**TASK SET:**
1. List every problem letter mentioned in the forum thread about the contest problems.
2. Write a continuation of the forum thread about the contest problems, picking up after its last comment.

**EXCERPTED PASSAGE:**
::::

C can also be solved in $$$O(n)$$$ time without using Binary Search. The important observation to make here is that during the $$$k^{th}$$$ stage Alice must remove an element $$$1$$$ from the array. Thus, the optimal strategy for Bob is to always remove $$$1$$$ (by adding $$$k-i+1$$$ to it) at every turn. If the count of $$$1$$$'s becomes zero before the $$$k^{th}$$$ stage is reached, Bob automatically wins.
Hence, we store the frequency of every element $$$a[i]$$$ in an array $$$cnt$$$. Note that the answer is zero iff $$$cnt[1] = 0$$$ else the answer will be $$$\geq 1$$$. Now, we iterate over every $$$k$$$ from $$$2$$$ to $$$n$$$, while maintaining a counter $$$cur$$$ which stores the number of elements $$$\geq 2$$$ and $$$\leq k$$$ which have not been deleted yet. In every round, Alice must delete a number $$$\leq k$$$, so if $$$cur > 0$$$ we decrement $$$cur$$$, otherwise we decrement $$$cnt[1]$$$. We then decrement $$$cnt[1]$$$ to account for Bob's move. Now, if at this point $$$cnt[1] \geq 1$$$ then Alice can always make her final move and win if she chooses to play $$$k$$$ rounds. So we update $$$ans$$$.
Submission: 177175786
UPD 1: Why is a move by Bob equivalent to removing an element from the array?
Claim: Any element modified by Bob in the $$$i^{th}$$$ round cannot be removed by Alice in any further round.
Proof: Let Bob modify the element $$$a[j]$$$ in the $$$i^{th}$$$ round. Therefore $$$a[j]$$$ changes to $$$a[j] + (k - i + 1)$$$. Note that in the following rounds, all the elements Alice removes are $$$\leq {k - i + 1}$$$.
However, from problem constraints,
Hence, the Claim is proved, and we can say, for the purposes of the solution, that the element has been "removed" from the array.
readforces
.
Binary search
bob can win iff he can destroy all 1 in the array while alice kept choosing the largest possible option, then simulate with two pointers
I was just curious looking the hacked solution of Unknown_VN_Coder by k12 and his submission to the same problem. And I think that it was a fake hack. I could be wrong though
that solution will shut itself after outputing 'non' if t==13 for whatever reason and got hacked just as he wishes like piles of other such hacks, idk why people kept doing this
Video Solution for Problem C and Problem D
Problem B : Justt think in a simple wayy O_O
Me : Bruhh lets do a simple graph and get 2x WR <(_ _)>
Isn't E a dp problem. Let $$$dp[i][j]$$$ means minimum number of extra cactus need to be added for right part of grid from column $$$j$$$ to $$$m$$$ if I put a cactus at $$$(i, j)$$$ .Why am I getting wrong answer.

::::

**DATASET:**
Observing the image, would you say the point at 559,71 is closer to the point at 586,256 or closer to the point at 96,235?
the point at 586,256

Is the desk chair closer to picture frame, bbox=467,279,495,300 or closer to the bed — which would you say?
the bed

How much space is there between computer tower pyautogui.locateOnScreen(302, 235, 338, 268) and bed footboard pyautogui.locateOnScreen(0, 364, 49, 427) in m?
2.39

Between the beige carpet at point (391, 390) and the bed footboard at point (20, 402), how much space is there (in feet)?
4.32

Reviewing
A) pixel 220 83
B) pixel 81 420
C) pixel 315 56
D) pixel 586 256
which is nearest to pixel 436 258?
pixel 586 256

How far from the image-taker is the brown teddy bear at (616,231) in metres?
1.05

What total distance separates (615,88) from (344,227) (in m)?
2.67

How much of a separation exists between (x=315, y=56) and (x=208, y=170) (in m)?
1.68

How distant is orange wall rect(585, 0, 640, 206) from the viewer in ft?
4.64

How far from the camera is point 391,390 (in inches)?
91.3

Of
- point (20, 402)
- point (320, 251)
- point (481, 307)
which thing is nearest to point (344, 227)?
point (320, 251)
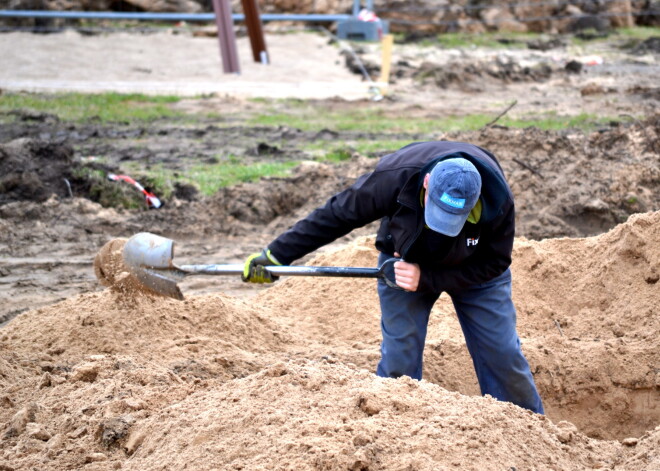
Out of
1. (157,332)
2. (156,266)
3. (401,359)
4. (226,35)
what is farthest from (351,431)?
(226,35)

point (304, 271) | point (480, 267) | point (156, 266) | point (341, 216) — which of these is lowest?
point (156, 266)

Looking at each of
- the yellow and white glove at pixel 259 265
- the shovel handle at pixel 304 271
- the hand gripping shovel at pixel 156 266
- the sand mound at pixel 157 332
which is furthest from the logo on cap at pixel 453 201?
the sand mound at pixel 157 332

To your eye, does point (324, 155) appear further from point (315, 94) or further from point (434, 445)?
point (434, 445)

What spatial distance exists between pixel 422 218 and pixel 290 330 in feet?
6.58

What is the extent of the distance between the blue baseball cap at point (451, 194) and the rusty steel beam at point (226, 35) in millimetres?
10635

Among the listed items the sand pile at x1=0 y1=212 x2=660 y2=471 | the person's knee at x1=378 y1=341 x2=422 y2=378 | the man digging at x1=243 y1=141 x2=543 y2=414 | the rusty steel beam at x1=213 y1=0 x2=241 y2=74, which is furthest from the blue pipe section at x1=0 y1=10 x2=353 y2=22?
the person's knee at x1=378 y1=341 x2=422 y2=378

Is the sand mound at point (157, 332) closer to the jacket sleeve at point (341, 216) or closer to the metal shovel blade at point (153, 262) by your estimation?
the metal shovel blade at point (153, 262)

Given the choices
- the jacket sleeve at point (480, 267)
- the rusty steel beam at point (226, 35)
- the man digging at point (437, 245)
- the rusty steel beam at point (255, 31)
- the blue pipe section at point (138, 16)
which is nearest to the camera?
the man digging at point (437, 245)

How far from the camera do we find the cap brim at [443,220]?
144 inches

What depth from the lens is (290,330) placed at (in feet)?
18.4

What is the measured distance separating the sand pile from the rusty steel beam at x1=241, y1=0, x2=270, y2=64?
8.87 m

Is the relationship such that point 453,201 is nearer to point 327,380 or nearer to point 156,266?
point 327,380

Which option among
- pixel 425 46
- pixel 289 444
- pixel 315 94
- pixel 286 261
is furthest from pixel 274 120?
pixel 289 444

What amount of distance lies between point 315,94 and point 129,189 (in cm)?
589
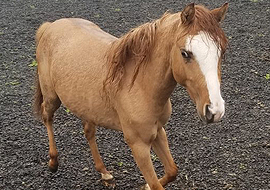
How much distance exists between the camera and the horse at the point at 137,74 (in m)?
2.58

::::

**PER-TASK OUTPUTS:**
1. B, C, D, E

2.
Anyone help please, Submission: https://codeforces.net/contest/1749/submission/177209214
Yeah, I tried many examples for last 30 mins but couldn't really figure out the counter example. I wish I could see the test 2 now...
Many submission have got WA on same test case (563).
UPD: this was invalid testcase. Look at the comment just below it for a test case
I think your test case is invalid.You cannot have cactus on two adjacent cell. But i may have figured out where my solution is wrong.
My solution will give 1 but actual is 0
That is not even a valid placement of cacti. Probably the issue of most WA submissions was one-directional dp, while we needed bfs.
was it just me or C was really challenging?
I think C is just a C, as always
Actually C is bit easy in this round, but i wasnt able to solve b this round , C is prefixsum problem , in which there should be atleast "k 1's" , "k+1 numbers <=2" , "k+2 numbers <=3" , similarly till k , you can check this Problem_C_Solution
it doesn't need much analysis actually. you just brute force all k and simulate the game. optimal action for both players is just simple greedy
Can someone tell me what is wrong with my modular arithmetic please? https://codeforces.net/contest/1749/submission/177211216 I got the algorithm done with 30 minutes left, then spent the rest of the time trying all combinations and figuring out how my modular arithmetic is wrong...
The issue is the range of m. For example, you multiply by m/2. Use (m/2)%MOD instead.
Thanks for replying! I already tried (m/2)%MOD, but it is still wrong... https://codeforces.net/contest/1749/submission/177211216 There are probably a lot of things wrong in there TwT
you have another problem :
int n,m;
int ans = 0, minu = m;
int po[300005];
I already defined int to be long long so the int stuff should work out normally
No, you are still multiplying by m/2. You need to do minu *= (m/2)%MOD; minu %= MOD. In the end, you also need ans %= MOD before if(ans<0)
Sorry for posting the same solution :_: this is the with (m/2)%MOD but still wrong https://codeforces.net/contest/1749/submission/177215823 Do you have any links to learn modular arithmetic in CP so that these problems aren't happening again? Thank you!
Change n, m, ans, etc to long long, then I guess it will be fine. What about wiki page? https://en.wikipedia.org/wiki/Modular_arithmetic Or you can just read the intro section of any elementary number theory book.
Thanks for your help! Unfortunately, I still could not find out what went wrong, maybe finishing it tonight tho...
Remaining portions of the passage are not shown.